• _GIVEN EXERCISE_: Lay out every line of the items below as a JSON list of strings, one string per line, with blank lines dropped. Leave the pictures out of your answer.

(Excerpts from a spatial reasoning dataset)
::::::::

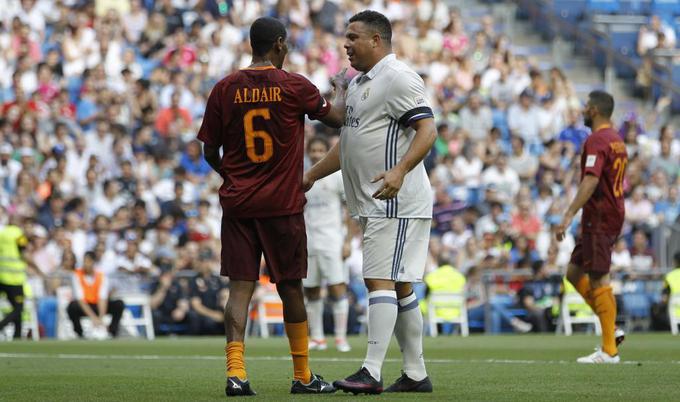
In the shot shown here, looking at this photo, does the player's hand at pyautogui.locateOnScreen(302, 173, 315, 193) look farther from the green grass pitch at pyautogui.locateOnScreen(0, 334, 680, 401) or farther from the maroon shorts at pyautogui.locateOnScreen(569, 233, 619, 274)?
the maroon shorts at pyautogui.locateOnScreen(569, 233, 619, 274)

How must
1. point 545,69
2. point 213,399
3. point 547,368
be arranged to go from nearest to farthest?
point 213,399 → point 547,368 → point 545,69

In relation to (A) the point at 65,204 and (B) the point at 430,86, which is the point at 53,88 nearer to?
(A) the point at 65,204

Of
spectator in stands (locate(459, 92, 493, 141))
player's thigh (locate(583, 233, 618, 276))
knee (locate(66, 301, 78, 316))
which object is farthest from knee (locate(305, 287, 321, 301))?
spectator in stands (locate(459, 92, 493, 141))

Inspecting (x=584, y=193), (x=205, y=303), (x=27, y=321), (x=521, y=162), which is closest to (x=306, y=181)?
(x=584, y=193)

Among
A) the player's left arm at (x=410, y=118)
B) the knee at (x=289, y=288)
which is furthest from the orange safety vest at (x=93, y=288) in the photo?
the player's left arm at (x=410, y=118)

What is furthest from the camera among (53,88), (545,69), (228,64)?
(545,69)

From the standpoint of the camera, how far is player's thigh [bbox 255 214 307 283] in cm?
882

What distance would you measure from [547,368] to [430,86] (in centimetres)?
1617

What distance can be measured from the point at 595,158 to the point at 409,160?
4386 mm

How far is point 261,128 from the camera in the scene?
28.8 ft

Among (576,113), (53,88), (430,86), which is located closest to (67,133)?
(53,88)

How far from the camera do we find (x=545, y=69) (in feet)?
100

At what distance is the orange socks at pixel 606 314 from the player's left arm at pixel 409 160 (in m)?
4.38

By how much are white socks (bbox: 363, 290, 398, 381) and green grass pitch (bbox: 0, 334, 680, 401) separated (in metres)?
0.21
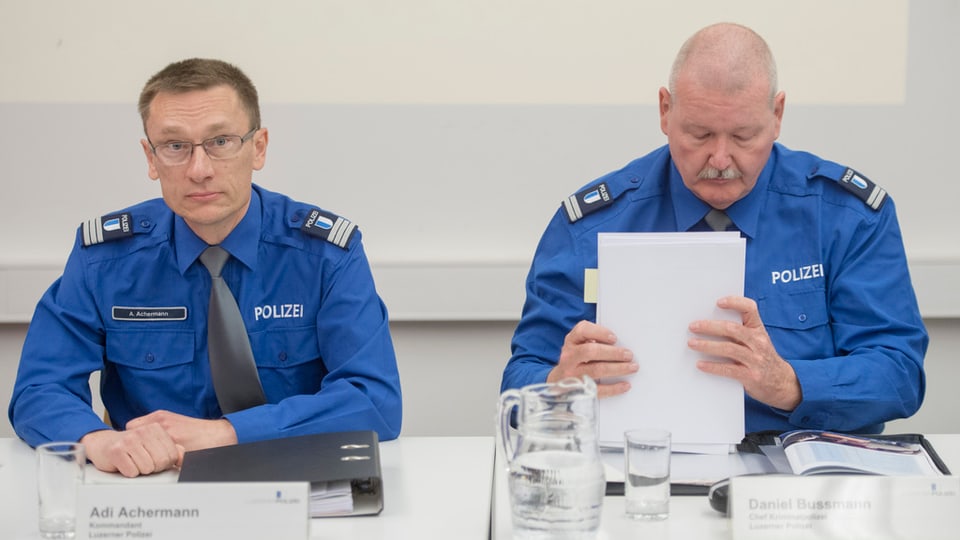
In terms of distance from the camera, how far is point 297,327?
207 centimetres

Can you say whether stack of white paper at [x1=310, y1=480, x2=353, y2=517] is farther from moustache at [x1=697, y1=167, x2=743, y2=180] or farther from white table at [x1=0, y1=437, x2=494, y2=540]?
moustache at [x1=697, y1=167, x2=743, y2=180]

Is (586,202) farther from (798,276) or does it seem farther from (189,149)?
(189,149)

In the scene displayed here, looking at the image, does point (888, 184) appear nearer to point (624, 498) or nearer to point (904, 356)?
point (904, 356)

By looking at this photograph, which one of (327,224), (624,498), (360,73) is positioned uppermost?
(360,73)

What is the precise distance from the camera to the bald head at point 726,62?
191 cm

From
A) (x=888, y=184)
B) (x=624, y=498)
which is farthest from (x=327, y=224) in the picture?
(x=888, y=184)

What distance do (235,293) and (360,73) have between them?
3.61 feet

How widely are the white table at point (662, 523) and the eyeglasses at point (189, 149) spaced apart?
0.84 metres

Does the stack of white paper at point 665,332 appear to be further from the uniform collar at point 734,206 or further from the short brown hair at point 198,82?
the short brown hair at point 198,82

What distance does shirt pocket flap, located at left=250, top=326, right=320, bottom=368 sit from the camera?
2.06 meters

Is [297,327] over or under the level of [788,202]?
under

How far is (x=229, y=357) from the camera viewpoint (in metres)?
1.98

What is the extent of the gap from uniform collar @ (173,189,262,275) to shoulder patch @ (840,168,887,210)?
114cm

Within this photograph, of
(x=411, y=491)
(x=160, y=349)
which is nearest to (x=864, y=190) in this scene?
(x=411, y=491)
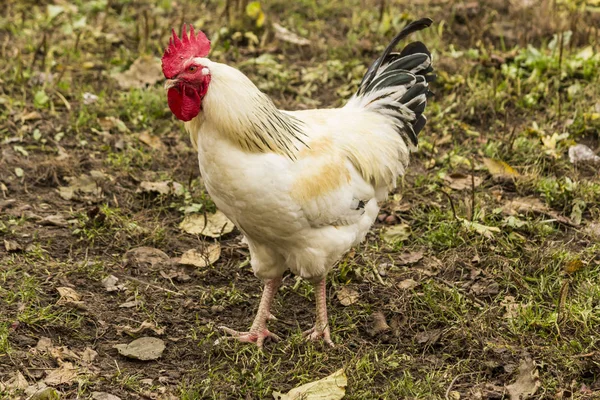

::::::::

• _OUTPUT OF THE TASK_:
[
  "In the shot shown here, looking at this photo, does the player's hand at pyautogui.locateOnScreen(302, 173, 315, 193) look farther from the green grass pitch at pyautogui.locateOnScreen(0, 334, 680, 401) or farther from the maroon shorts at pyautogui.locateOnScreen(569, 233, 619, 274)?",
  "the maroon shorts at pyautogui.locateOnScreen(569, 233, 619, 274)",
  "How must",
  "1. point 545,69",
  "2. point 213,399",
  "3. point 547,368",
  "be arranged to go from nearest to farthest?",
  "point 213,399 → point 547,368 → point 545,69",
  "In relation to (A) the point at 65,204 and (B) the point at 430,86, which is the point at 53,88 nearer to?",
  "(A) the point at 65,204",
  "Of",
  "spectator in stands (locate(459, 92, 493, 141))",
  "player's thigh (locate(583, 233, 618, 276))",
  "knee (locate(66, 301, 78, 316))",
  "which object is farthest from knee (locate(305, 287, 321, 301))?",
  "spectator in stands (locate(459, 92, 493, 141))",
  "Inspecting (x=584, y=193), (x=205, y=303), (x=27, y=321), (x=521, y=162), which is closest to (x=306, y=181)?",
  "(x=584, y=193)",
  "Among",
  "A) the player's left arm at (x=410, y=118)",
  "B) the knee at (x=289, y=288)",
  "which is furthest from the orange safety vest at (x=93, y=288) in the photo?",
  "the player's left arm at (x=410, y=118)",
  "What is furthest from the camera among (53,88), (545,69), (228,64)?",
  "(545,69)",
  "From the standpoint of the camera, how far is player's thigh [bbox 255 214 307 283] in cm?",
  "882",
  "What distance would you measure from [547,368] to [430,86] (in centimetres)?",
  "1617",
  "What distance can be measured from the point at 595,158 to the point at 409,160?",
  "4386 mm",
  "How far is point 261,128 from the camera in the scene?",
  "28.8 ft",
  "Among (576,113), (53,88), (430,86), which is located closest to (67,133)?",
  "(53,88)",
  "How far from the camera do we find (x=545, y=69) (in feet)?",
  "100",
  "At what distance is the orange socks at pixel 606 314 from the player's left arm at pixel 409 160 (in m)?",
  "4.38",
  "By how much are white socks (bbox: 363, 290, 398, 381) and green grass pitch (bbox: 0, 334, 680, 401) separated (in metres)?",
  "0.21",
  "In terms of distance from the camera, how far is point 297,327?",
  "207 centimetres",
  "Can you say whether stack of white paper at [x1=310, y1=480, x2=353, y2=517] is farther from moustache at [x1=697, y1=167, x2=743, y2=180] or farther from white table at [x1=0, y1=437, x2=494, y2=540]?",
  "moustache at [x1=697, y1=167, x2=743, y2=180]",
  "Is (586,202) farther from (798,276) or does it seem farther from (189,149)?",
  "(189,149)",
  "In the scene displayed here, looking at the image, does point (888, 184) appear nearer to point (624, 498) or nearer to point (904, 356)?",
  "point (904, 356)",
  "By looking at this photograph, which one of (327,224), (624,498), (360,73) is positioned uppermost?",
  "(360,73)",
  "What is the precise distance from the camera to the bald head at point 726,62?",
  "191 cm",
  "From",
  "A) (x=888, y=184)",
  "B) (x=624, y=498)",
  "which is farthest from (x=327, y=224) in the picture?",
  "(x=888, y=184)",
  "What distance do (235,293) and (360,73) have between them?",
  "3.61 feet",
  "How widely are the white table at point (662, 523) and the eyeglasses at point (189, 149) spaced apart?",
  "0.84 metres",
  "Does the stack of white paper at point 665,332 appear to be further from the uniform collar at point 734,206 or further from the short brown hair at point 198,82?",
  "the short brown hair at point 198,82",
  "What distance does shirt pocket flap, located at left=250, top=326, right=320, bottom=368 sit from the camera?",
  "2.06 meters",
  "Is [297,327] over or under the level of [788,202]?",
  "under",
  "How far is (x=229, y=357) from the camera viewpoint (in metres)?",
  "1.98",
  "What is the extent of the gap from uniform collar @ (173,189,262,275) to shoulder patch @ (840,168,887,210)?",
  "114cm",
  "Within this photograph, of",
  "(x=411, y=491)",
  "(x=160, y=349)",
  "which is nearest to (x=864, y=190) in this scene?",
  "(x=411, y=491)"
]